REQUIRED ACTIONS:
**A)** From the interview with the Newropeans treasurer, reproduce the passage from "Personally, I want" to "the democratic infrastructure." word for word.
**B)** In the interview with the Newropeans treasurer, what industry does Bart Kruitwagen currently work in?

Start of TEXT SECTION

New party: Trans-European politics will boost EU’s world power


Only with the proliferation of trans-European parties can we build the “strong and stable democracy” needed to see the EU achieve its potential as a “world power”, Bart Kruitwagen, treasurer of the ‘Newropeans’ party, told EURACTIV in an exclusive interview ahead of the European elections.

Bart Kruitwagen is treasurer of the ‘Newropeans’ party. He is also one of the party’s Dutch candidates for the upcoming European Parliament elections. Heavily involved in European student affairs 20 years ago, he currently works in the electronics industry.

To read a shortened version of this interview, please click here.

Mr Kruitwagen: You are number two on the Dutch list of the cross-border party ‘Newropeans’ for the June European elections. Can you briefly tell us what you actually stand for? 

Personally, I want to see Europe become the next world power. We have the people, technological infrastructure, industry, etc., but we lack the ambition and the democratic infrastructure. 

Newropeans is the party that offers the solution to change the democratic system by introducing trans-European parties into the equation. The idea is that trans-European parties define their programme with a common European interest in mind, and not the national interest. Only with such parties can we build a strong and stable democracy, which will be the fundamental for that world power.

End of TEXT SECTION
Start of STORED DATA

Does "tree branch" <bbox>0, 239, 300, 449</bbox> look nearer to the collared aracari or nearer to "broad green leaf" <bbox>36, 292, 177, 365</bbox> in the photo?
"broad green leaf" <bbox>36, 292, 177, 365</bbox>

End of STORED DATA

TASK SOLUTIONS:
**A)**
Personally, I want to see Europe become the next world power. We have the people, technological infrastructure, industry, etc., but we lack the ambition and the democratic infrastructure.

**B)** The electronics industry.